Now, nearly 50 years later, Leatherface springs into action when the group forcibly evicts his adoptive mother, the stress of which kills her. This decision to humanise the franchise's famous villain deflates much of the tension he carried back when he was just a mute symbol of doom. Is telling viewers that a man, who surgically peels off people's faces to wear as a mask, also happens to love his mother supposed to elicit sympathy for him? It's unclear.

One of the biggest problems plaguing the Netflix film, however, is its lack of texture. The standard Netflix sheen is omnipresent, whether the camera is capturing decrepit buildings or suffocating rows of cornfields. The original, on the other hand, was characterised by a visceral sense of the flesh and its fragility, from the opening closeups of gnarled hand tissue, to the hitchhiker who unnervingly cut his palm open in front of the horrified group. By the time the first kill occured, director Tobe Hooper didn't need to zoom into the violence. Just the long-drawn-out noise of the chainsaw revving was chilling enough. The sequel is liberal with the CGI blood splatter, but approaches the violence perfunctorily, with a cop being stabbed with his own protruding bone the only example of inventiveness. It's in bringing back its original Final Girl Sally Hardesty (originally played by Marilyn Burns, now by Olwen Fouéré) that the film demonstrates its lack of ideas, recasting her from an unwitting lamb to the slaughter to a hardened avenger, a character turn that doesn't land.

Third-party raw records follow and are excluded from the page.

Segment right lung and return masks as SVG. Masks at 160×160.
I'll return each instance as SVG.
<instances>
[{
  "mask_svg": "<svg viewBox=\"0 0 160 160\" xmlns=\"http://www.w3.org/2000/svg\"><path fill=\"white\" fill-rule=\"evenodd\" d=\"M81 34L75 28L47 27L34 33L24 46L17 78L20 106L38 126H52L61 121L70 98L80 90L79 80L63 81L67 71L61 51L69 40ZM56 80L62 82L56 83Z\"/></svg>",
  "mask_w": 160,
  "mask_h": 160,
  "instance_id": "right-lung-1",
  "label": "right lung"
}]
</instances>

It's not the only characterisation that doesn't make sense, given that a survivor of a school shooting finds catharsis by choosing to perpetuate gun violence too. 

A sequence in which the events of the original film become fodder for a cheesy true-crime-style recreation in this one is perhaps what best encapsulates the writers' approach — an irreverent reworking of source material. Texas Chainsaw Massacre puts on its predecessor's mask, but can't replicate its soul.